AJE Group has launched CIELO, a zero-sugar antioxidant drink, in Nigeria, entering a functional beverages segment where health-oriented SKUs have moved from urban novelty to active volume competition.
The Peruvian multinational, whose local subsidiary Big Bottling Company produces BIG Cola and Cifrut, unveiled CIELO in three flavours: Orange, Apple, and Lemon-Lime. The company says the drink uses natural colouring and contains no added sugar. MD/CEO Hernan Córdova described the launch as the company staying “responsive to evolving consumer needs” in Nigeria’s soft drink market, though no pricing, distribution footprint, or retail shelf targets were disclosed at the event.
The simultaneous relaunch of Cifrut in 500ml bottles and BIG Cola in 660ml carries the more immediate commercial signal. Larger pack sizes at competitive prices are a known AJE move in price-sensitive markets.

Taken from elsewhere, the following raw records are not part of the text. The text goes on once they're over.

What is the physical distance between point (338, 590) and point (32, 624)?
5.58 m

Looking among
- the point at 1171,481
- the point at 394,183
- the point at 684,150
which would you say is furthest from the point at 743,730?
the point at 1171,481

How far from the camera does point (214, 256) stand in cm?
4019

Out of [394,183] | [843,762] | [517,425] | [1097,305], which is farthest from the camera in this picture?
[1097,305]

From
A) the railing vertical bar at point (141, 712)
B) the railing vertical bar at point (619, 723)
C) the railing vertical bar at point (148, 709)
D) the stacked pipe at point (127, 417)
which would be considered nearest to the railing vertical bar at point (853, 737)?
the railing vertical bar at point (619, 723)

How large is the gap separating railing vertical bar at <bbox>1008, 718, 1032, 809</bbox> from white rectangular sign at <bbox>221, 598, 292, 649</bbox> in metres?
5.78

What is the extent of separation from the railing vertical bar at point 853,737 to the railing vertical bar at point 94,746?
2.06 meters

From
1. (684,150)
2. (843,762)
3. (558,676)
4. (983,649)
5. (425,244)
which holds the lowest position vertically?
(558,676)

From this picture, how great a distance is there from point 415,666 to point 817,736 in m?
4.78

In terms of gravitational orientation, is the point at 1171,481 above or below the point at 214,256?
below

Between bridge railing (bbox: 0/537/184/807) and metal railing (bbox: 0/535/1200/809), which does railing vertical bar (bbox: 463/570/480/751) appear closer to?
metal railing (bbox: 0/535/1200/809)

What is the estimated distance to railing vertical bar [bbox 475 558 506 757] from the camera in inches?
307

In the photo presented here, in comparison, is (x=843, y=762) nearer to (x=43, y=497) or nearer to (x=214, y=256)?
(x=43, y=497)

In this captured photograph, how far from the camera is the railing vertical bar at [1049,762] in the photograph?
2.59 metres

Nigeria’s soft drink sector recorded stronger volume growth in 2025 as inflationary pressure eased and price increases slowed considerably from the previous year, according to Euromonitor International. Brands that had held back SKU expansions through the FX crunch now have more room to push volume.

The zero-sugar positioning for CIELO places AJE in a space that Nigerian competitors are already entering. Zero-sugar SKU introduction is no longer optional for beverage operators in Nigeria, with both Red Bull and Monster Beverage stepping up shelf presence for their sugar-free variants, while NAFDAC labelling and caffeine limits are tightening compliance requirements across the sector. A functional drink with antioxidant claims and natural colouring reads as a response to that pressure, not an advance on it.
How CIELO moves through trade will determine whether it holds shelf space or becomes a premium sticker on an underperforming line. Drinkabl.media’s coverage of clean-label functional drink launches has shown that category credibility depends on distribution depth, not launch-event positioning. Nigerian SSB consumption rose by 123 percent between 2008 and 2022, according to CAPPA Africa, even as health-system costs from sugar-linked conditions compound — the gap that zero-sugar brands are pitching into is real, but converting health-aware intent into repeat purchase requires retailer pull, not just product claims.
AJE has been expanding Nigerian capacity. The group commissioned a new production line at its Big Bottling Company facility in August 2025 to address rising demand across multiple pack sizes. CIELO’s distribution rollout across that expanded infrastructure is the next metric worth watching, particularly how quickly the drink reaches informal retail channels, which account for most FMCG volume in Nigeria.